* Text to read
Document to XML Converter

 

Home ANSI X12 EDIFACT SAP IDOC Download XML Links

Welcome to Suli Ding's Web site!

 

Electronic Commerce has bee used by many companies. The heart of E-Commerce is the interchange of business documents within computers. In order for computers to recognize and correctly process the documents, there are standards for these documents like ANSI X12, UN EDIFACT or some proprietary standards.

The fast way to move these e-commerce documents to XML is to build a converter utility program that can convert the existing standard documents onto XML. The converter utility is not a long term solution but it will save company time and money to go XML while gaining knowledge and experience of using XML.

I developed a small program "doc2xml" on my own. It can be used to convert documents to valid XML documents. With this program's help, EDI(ANSI, EDIFACT), SAP, NACHA, etc. documents can be converted to valid XML document.

 

"doc2xml" is written as a command line utility available on Windows and Unix platforms. It takes an input template file and an input data file, to produce a XML document . The input template file defines the input data record/segment layout, how and where to extract information from the input data file for each field and what is the XML tag name to used for the extracted information. The program recognize two template file formats. One is specified via XML tag and the other is the keyword format. The output is written to a file (optionally be written to a socket connection). By default, the output file name is the input file name with ".XML" appended to it. User can specify an output file name.

 

The syntax to execute program "doc2xml" is:

doc2xml -ttemplate|-xXML_template [-e] [-oOutput file name] input_file

"-t" to specify the record template file name to use
"-x" to specify the XML template file name to user
        (either "-t" or "-x" must be used to specify a template file)
"-e" is optional. If it is specified, empty element will not be produced
"-o" is optional. If it is not specified, the output file name is constructed by appending ".XML" to the input data file name

 

In the template file, a header defines a group of segments/records. With the header itself, it defines the record/segment identifier (used to locate the record/segment), record separator (segment terminator), field/element separator and sub-field/sub-element separator. Along within the header, other attributes for the header tag may be defined.

A set of records/segments may be defined using multiple RID identifiers. Each RID identifies a specific record/segment. More fields/elements are defined with each RID. There is a way to group the fields/elements within a record/segment.

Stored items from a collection
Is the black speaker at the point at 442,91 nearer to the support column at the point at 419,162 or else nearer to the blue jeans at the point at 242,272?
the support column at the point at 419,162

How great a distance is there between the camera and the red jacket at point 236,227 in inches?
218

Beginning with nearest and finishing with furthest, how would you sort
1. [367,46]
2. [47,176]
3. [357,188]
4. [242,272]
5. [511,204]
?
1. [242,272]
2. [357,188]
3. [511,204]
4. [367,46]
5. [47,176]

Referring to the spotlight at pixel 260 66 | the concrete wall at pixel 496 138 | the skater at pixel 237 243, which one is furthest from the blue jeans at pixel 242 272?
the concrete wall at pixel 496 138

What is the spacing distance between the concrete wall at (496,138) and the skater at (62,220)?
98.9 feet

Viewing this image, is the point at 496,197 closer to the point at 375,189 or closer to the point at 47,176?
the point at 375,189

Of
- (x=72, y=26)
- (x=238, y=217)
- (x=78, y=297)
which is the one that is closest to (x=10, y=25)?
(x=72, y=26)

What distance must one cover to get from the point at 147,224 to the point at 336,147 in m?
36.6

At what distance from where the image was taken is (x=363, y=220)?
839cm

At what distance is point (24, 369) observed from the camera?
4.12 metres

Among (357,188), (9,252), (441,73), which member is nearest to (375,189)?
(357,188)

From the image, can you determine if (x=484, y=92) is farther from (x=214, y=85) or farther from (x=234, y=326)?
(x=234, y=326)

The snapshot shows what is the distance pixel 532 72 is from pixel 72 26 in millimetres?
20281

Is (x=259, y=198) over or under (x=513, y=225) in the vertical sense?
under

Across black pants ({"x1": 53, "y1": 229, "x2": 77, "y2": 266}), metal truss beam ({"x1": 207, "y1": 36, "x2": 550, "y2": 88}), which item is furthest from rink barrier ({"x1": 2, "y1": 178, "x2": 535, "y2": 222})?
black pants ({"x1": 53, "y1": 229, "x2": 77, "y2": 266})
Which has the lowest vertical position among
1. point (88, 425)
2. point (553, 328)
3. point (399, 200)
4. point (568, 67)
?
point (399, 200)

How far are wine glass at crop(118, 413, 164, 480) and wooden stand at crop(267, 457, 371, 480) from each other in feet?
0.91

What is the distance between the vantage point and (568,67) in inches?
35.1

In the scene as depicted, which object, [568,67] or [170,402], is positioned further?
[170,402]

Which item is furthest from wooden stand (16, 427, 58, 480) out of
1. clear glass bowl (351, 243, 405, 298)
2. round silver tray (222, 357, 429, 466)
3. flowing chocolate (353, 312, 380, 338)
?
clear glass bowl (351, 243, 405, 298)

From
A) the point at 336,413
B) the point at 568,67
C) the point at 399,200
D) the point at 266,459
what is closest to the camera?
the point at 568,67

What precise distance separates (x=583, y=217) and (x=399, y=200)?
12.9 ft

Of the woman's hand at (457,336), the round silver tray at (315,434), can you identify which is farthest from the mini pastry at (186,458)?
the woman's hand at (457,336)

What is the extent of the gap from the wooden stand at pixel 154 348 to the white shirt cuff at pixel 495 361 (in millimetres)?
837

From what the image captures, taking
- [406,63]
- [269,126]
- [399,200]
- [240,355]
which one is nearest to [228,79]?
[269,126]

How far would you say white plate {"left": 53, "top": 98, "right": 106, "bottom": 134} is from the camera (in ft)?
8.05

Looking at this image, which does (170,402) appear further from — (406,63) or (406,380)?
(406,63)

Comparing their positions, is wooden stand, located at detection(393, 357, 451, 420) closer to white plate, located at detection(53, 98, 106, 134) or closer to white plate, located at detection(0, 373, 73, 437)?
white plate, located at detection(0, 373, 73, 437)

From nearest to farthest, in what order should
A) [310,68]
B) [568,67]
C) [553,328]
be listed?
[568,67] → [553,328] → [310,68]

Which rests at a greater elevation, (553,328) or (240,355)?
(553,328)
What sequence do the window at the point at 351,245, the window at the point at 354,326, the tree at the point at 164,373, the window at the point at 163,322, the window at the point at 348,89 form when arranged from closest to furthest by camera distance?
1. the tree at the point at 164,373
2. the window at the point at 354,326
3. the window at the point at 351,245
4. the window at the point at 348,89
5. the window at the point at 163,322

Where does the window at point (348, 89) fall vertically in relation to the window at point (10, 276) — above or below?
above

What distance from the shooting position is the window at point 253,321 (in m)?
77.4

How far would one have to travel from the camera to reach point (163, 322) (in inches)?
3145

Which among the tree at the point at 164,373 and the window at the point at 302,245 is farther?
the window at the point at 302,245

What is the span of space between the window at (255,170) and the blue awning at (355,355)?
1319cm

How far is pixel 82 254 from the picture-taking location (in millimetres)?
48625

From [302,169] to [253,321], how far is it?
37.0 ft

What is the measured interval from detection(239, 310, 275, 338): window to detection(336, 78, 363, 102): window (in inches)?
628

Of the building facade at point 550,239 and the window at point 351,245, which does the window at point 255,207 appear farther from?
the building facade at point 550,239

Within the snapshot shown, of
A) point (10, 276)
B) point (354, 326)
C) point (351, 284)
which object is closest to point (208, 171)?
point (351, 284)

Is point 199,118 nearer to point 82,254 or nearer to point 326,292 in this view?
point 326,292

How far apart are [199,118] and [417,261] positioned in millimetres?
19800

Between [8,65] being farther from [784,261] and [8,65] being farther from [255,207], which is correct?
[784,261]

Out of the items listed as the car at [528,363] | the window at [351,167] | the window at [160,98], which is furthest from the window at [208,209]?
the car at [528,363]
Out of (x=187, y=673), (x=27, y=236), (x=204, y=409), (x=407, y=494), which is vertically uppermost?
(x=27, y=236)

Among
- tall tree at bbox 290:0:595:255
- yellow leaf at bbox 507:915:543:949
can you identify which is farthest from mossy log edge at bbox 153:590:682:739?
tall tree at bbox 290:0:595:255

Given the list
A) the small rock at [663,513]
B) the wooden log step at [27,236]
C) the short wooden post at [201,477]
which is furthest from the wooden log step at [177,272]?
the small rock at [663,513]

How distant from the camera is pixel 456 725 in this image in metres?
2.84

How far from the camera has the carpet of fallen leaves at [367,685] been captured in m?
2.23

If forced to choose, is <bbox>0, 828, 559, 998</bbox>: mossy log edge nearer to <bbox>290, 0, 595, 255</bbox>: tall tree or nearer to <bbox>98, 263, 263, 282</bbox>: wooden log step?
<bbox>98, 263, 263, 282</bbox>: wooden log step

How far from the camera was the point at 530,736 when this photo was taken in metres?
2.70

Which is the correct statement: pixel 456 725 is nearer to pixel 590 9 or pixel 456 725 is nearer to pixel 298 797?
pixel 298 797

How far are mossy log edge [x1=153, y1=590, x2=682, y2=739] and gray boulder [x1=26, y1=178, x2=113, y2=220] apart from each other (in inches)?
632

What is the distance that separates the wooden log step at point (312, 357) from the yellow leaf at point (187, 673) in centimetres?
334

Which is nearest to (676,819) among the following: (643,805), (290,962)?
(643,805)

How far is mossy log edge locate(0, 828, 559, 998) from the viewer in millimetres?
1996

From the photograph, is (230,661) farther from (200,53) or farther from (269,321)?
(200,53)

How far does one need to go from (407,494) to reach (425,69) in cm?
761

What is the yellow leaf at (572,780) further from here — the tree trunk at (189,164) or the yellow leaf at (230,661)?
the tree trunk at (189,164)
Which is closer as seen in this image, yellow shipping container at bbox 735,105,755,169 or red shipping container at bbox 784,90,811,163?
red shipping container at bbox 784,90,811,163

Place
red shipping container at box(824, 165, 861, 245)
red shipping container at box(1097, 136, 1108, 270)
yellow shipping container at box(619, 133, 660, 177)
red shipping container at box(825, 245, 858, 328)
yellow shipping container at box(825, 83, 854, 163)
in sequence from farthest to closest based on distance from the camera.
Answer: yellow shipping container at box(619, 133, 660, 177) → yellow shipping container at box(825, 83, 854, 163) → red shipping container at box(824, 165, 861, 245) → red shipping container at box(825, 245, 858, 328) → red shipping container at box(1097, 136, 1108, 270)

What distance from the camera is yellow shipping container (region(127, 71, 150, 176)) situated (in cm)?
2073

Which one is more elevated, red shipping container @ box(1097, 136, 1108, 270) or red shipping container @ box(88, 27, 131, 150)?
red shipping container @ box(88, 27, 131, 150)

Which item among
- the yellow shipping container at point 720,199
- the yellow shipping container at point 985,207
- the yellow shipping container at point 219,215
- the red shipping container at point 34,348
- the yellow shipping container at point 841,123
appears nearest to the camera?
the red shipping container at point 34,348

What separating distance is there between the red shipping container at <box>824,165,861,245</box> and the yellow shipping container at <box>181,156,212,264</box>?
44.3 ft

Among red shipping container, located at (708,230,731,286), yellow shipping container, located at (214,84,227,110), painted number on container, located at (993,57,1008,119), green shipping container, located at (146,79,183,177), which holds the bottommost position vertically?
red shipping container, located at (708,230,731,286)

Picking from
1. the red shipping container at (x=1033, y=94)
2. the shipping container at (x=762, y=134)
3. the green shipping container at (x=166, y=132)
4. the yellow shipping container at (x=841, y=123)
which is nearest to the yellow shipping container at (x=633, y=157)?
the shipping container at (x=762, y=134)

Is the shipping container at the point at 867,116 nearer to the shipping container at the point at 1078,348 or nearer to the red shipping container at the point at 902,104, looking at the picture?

* Goal
In the page about the doc2xml converter, write out the passage from "Electronic Commerce has" to "valid XML document." word for word.

* Solution to the problem
Electronic Commerce has bee used by many companies. The heart of E-Commerce is the interchange of business documents within computers. In order for computers to recognize and correctly process the documents, there are standards for these documents like ANSI X12, UN EDIFACT or some proprietary standards.

The fast way to move these e-commerce documents to XML is to build a converter utility program that can convert the existing standard documents onto XML. The converter utility is not a long term solution but it will save company time and money to go XML while gaining knowledge and experience of using XML.

I developed a small program "doc2xml" on my own. It can be used to convert documents to valid XML documents. With this program's help, EDI(ANSI, EDIFACT), SAP, NACHA, etc. documents can be converted to valid XML document.